二つ折りの紙は、端と端が1ミリでもずれていると気持ち悪い。
片方なくした靴下は、もう用はない。

誰からも好かれる人なんていないのに、誰かから嫌われるのが怖い。

そのくせ、誤字脱字はするし、間違えるし、そのたびに完璧でない自分に嫌気がさす。

完璧な人間なんて、この世のどこにも存在しないなんてことは分かっているのに、
一つ傷を見つけるとずっとそこに執着してしまうのは、腐ったプライドがあるからなのだろうか、それとも他にも傷がたくさんあることに気付きたくないだけなのか。

最近、散歩をよくする。
運動不足の解消のためでもあるが、散歩は気持ちいい。

清々しいほど澄みきった青に、遠い日の思い出や未来への期待を映し出して、ああ、眩しいなと手をかざしてみる。

いつでも、どこにいても、上を見上げれば空があって、
世の中がめまぐるしく変わっていく中で、変わらないでいてくれるものがある。

風が頬をさする。
外の刺激は、五感を奮い立たせてくれる。

そんな素晴らしいことなのに、私は完璧を求めてしまう。

散歩に目的はいらない。
目的のない散歩をしてみたいと思う。

私にはそれができない。
目的地を決め、そこまでどうやって行けばよいかスマホの地図アプリで見ながら散歩をしてしまう。

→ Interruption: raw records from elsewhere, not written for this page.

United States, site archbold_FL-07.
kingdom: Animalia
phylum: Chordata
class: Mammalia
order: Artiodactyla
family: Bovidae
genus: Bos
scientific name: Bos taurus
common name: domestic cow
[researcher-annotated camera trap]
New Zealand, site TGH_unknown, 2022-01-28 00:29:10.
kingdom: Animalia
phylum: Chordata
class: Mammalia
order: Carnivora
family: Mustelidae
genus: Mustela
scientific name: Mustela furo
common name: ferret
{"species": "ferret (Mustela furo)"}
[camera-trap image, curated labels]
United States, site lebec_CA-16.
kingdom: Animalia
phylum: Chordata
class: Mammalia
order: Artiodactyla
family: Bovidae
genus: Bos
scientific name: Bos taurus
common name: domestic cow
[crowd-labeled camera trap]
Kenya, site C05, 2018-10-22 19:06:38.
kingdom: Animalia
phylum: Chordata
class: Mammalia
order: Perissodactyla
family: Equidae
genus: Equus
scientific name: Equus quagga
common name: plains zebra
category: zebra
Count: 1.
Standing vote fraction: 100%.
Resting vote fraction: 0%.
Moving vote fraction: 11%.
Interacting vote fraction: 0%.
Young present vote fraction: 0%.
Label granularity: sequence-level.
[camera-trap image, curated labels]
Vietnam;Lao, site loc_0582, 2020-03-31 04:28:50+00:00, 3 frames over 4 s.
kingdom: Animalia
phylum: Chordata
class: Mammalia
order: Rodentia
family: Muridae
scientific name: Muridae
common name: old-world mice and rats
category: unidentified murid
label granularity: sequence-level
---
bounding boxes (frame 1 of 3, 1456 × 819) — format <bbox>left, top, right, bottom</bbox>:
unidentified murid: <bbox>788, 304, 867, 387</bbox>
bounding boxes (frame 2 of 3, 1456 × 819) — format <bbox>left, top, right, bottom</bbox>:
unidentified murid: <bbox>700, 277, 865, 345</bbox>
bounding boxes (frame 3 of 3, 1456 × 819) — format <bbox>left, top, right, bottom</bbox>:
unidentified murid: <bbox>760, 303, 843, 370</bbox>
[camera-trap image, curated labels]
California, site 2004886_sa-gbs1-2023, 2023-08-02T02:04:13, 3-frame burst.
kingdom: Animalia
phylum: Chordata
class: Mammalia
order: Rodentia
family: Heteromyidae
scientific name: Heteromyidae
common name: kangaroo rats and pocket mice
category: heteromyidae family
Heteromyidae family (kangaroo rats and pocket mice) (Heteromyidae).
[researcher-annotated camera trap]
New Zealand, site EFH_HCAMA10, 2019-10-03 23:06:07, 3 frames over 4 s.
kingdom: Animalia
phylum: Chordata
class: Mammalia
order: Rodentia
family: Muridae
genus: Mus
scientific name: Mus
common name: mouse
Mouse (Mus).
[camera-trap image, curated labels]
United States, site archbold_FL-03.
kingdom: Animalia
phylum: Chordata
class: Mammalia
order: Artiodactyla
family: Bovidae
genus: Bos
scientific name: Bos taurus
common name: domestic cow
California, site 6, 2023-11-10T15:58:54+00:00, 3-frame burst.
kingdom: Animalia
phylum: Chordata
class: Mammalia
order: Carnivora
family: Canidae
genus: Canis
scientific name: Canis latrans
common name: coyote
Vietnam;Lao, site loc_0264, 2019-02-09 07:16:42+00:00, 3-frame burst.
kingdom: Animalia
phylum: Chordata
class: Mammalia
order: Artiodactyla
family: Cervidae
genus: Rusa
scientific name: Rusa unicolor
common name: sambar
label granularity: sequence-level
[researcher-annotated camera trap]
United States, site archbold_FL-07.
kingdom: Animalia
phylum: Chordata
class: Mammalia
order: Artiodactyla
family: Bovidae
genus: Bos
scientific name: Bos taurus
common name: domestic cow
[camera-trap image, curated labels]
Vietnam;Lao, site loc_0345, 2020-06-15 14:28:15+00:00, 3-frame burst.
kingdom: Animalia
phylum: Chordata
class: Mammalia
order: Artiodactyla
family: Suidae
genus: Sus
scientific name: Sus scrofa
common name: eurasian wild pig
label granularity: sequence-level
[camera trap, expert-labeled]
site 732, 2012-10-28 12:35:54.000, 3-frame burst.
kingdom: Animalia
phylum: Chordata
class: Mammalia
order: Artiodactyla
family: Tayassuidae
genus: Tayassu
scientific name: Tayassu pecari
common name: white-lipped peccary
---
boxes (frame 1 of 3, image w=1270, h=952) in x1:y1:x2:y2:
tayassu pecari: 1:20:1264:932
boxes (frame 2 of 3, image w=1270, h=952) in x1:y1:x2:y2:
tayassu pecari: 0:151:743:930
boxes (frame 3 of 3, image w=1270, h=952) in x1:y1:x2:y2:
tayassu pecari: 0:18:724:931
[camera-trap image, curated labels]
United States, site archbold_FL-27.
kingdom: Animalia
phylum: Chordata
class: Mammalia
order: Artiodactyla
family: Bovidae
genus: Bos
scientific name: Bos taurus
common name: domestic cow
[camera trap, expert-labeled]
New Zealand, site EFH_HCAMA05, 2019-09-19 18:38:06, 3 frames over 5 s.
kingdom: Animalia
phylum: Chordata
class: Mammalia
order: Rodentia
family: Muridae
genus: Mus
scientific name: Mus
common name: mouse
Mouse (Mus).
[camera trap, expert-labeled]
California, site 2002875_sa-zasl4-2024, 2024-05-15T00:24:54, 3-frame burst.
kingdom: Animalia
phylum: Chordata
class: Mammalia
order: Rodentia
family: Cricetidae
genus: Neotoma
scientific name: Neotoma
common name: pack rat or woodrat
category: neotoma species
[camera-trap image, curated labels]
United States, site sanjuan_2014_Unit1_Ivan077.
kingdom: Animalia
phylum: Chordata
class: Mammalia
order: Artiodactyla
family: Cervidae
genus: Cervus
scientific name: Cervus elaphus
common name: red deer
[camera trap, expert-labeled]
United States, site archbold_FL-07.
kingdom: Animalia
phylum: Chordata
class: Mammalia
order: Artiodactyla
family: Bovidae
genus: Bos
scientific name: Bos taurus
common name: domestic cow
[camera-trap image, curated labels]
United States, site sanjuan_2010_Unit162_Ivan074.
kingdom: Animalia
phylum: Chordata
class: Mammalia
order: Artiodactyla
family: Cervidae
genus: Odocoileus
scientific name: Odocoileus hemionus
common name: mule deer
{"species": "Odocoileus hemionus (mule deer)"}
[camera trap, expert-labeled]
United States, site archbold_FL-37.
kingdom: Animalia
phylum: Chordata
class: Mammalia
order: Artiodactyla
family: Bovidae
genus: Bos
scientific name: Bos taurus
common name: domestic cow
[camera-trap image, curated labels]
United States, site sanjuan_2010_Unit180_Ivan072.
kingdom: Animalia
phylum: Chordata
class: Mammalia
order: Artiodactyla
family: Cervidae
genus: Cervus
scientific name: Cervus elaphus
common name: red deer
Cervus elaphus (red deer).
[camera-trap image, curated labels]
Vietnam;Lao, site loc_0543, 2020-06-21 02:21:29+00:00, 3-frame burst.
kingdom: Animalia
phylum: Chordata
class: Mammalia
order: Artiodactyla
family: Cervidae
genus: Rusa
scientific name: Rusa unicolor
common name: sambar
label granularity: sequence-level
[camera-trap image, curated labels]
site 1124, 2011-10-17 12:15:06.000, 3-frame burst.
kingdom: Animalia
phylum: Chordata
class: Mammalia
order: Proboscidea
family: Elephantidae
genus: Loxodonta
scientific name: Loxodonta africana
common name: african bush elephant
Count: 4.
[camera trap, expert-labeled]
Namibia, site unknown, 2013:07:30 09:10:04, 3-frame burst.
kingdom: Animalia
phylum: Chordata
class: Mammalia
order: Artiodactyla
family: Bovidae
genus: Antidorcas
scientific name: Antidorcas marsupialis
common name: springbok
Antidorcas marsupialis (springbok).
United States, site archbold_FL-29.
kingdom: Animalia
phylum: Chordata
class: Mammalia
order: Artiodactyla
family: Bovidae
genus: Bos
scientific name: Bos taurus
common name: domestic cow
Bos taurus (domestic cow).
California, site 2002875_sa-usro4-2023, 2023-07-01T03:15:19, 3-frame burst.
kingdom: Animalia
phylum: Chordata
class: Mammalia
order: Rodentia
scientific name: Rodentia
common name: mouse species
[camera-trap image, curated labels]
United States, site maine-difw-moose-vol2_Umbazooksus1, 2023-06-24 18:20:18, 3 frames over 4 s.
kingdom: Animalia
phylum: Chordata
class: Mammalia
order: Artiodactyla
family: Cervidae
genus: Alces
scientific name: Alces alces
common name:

極論、自分がどこにいようがどこに向かっていようが関係ないのが散歩の醍醐味であるのに、位置情報は液晶の小さい地球に閉じ込められる。

下向いてばかりの散歩道。


今までもずっと、下向いてばかりの道を歩いていた。
「私なんて…」
「どうせ無理だよ…」

完璧を追い求める欠点だらけの自分、という自己矛盾。

前を向いて歩くと疲れてしまうタイプなので、
上を見上げながら、ゆっくり、歩みを進めていきたい。

ありのままの自分を受け入れて、別に死にやしないさ、と笑いながらつぶやきたい。
生き急ぎたくない。


いつになったら、この空の素晴らしさに気付くことができるのだろう。